Provided information |
================
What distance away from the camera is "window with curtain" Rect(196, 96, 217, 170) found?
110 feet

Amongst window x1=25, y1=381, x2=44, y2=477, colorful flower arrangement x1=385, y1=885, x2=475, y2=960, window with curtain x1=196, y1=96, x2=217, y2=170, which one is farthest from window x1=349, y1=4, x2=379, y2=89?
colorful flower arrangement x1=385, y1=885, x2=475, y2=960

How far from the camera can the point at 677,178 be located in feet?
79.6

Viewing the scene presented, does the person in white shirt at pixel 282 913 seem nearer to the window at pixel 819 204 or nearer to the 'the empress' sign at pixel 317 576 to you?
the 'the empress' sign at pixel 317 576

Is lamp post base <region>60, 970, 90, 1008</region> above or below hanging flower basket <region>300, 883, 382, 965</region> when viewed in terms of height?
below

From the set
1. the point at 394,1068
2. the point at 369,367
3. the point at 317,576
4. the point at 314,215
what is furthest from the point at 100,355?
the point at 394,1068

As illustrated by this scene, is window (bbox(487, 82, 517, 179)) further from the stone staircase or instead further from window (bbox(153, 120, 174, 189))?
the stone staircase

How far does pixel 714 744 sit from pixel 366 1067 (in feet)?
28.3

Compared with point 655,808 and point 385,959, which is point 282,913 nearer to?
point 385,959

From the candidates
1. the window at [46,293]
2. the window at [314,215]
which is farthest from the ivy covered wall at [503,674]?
================
Brief | Change "lamp post base" to "lamp post" throughout the entries above and give them again with nothing else altered.

Solution for this exercise |
What distance away from the camera is "window with curtain" Rect(196, 96, 217, 170) found?
110 feet

Amongst window x1=25, y1=381, x2=44, y2=477, colorful flower arrangement x1=385, y1=885, x2=475, y2=960, window with curtain x1=196, y1=96, x2=217, y2=170, which one is farthest from window x1=349, y1=4, x2=379, y2=89?
colorful flower arrangement x1=385, y1=885, x2=475, y2=960

How far from the camera can the point at 677,178 be located in feet?
79.6

Viewing the scene presented, does the person in white shirt at pixel 282 913 seem nearer to the window at pixel 819 204 or nearer to the 'the empress' sign at pixel 317 576 to you?
the 'the empress' sign at pixel 317 576

Is lamp post <region>60, 970, 90, 1008</region> above or below hanging flower basket <region>300, 883, 382, 965</region> when viewed in terms of height?
below

From the set
1. the point at 394,1068
2. the point at 369,367
3. the point at 317,576
4. the point at 314,215
what is furthest from the point at 100,355?
the point at 394,1068

As illustrated by this scene, is window (bbox(487, 82, 517, 179)) further from the stone staircase or instead further from window (bbox(153, 120, 174, 189))?
the stone staircase

How far does pixel 714 744 sit from pixel 366 1067 (in feet)?
28.3

Compared with point 655,808 and point 385,959, which is point 282,913 nearer to?
point 385,959

From the candidates
1. the window at [46,293]
2. the window at [314,215]
which is farthest from the ivy covered wall at [503,674]?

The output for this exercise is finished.